### [Exercises to complete]
1 - Translate this sentence from the photograph analysis below into French: "A ruler and red ink can highlight the geometry at work."
2 - In one to three sentences, explain why, according to the photograph analysis below, the cluster of circular stage lights gives Simonon's body "an echo in negative."

### [Extract to read]
○ ○ ○ ○

Simonon is not just a person. He’s an equilateral triangle! A triangle within the narrow end of a quadrilateral which is formed by the perimeter of the photograph and the beam of stage light that cradles Simonon. The intersection of the neck of the bass with Simonon’s hands creates a weighty, anchor point in the geometry of the image. This anchor drags the action and motion of the scene down into the lower third corner.

The other anchor point is the intersection of the guitar’s body and the line of the stage light. Here, mass is given a precise coordinate. All the big negative space behind and above Simonon is a cantilever that both balances the frame as well as provides gravity while the two anchors map the direction of movement. This alignment of math and moment gives the viewer a sense of the real weight of that bass guitar, and all the anger inside it, about to come down.

A ruler and red ink can highlight the geometry at work. Photo by Pennie Smith.

What’s more is that cluster of circular stage lights that punctuate the upper portion of the photograph. Imagine if they weren’t there. The image would still be fantastic. But with the lights, Simonon’s body has an echo in negative. Simonon is mostly black on a mostly grey background while the stage light cluster is white on a black background within another polygon. One can almost see a complete yin-yang in this interplay.

“Yin and Yang… ‘dark-bright’, ‘negative-positive’ is a concept of dualism in ancient Chinese philosophy, describing how seemingly opposite or contrary forces may actually be complementary, interconnected, and interdependent in the natural world. [#]”

Let that soak in for a while.

○ ○ ○ ○

### [Entries provided]
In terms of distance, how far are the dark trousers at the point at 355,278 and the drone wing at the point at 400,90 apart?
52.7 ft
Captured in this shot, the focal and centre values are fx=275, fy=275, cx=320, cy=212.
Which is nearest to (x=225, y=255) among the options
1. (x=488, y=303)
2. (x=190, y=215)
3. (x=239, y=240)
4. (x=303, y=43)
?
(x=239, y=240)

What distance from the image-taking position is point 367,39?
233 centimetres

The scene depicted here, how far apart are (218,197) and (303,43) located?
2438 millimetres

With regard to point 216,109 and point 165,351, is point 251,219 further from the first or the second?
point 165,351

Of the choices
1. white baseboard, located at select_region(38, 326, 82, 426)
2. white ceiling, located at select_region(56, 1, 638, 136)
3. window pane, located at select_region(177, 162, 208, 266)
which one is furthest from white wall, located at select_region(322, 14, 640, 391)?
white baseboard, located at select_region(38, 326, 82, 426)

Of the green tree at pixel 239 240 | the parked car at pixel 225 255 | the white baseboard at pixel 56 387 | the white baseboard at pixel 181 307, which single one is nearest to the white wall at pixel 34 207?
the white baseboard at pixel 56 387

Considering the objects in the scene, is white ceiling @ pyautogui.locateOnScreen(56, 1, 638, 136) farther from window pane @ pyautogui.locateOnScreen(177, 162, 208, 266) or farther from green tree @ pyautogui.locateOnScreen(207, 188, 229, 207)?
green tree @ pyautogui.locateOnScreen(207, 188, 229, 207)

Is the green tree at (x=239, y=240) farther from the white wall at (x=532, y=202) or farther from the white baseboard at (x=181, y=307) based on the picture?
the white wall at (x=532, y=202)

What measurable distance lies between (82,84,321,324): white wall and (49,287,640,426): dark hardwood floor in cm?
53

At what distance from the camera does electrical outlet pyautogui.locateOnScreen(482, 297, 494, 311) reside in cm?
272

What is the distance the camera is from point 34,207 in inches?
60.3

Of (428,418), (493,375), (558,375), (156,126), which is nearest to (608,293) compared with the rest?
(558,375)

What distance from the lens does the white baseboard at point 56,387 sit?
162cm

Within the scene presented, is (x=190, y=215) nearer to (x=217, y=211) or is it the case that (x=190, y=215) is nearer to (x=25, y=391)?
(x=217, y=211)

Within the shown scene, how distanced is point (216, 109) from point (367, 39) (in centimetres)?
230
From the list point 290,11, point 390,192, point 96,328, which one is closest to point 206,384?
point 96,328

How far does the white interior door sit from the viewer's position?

○ ○ ○ ○

### [The replies]
1 - Une règle et de l'encre rouge peuvent mettre en évidence la géométrie à l'œuvre.

2 - Simonon appears mostly black against a mostly grey background. The stage light cluster reverses this, appearing white against a black background within another polygon, so the two mirror each other in inverted tones.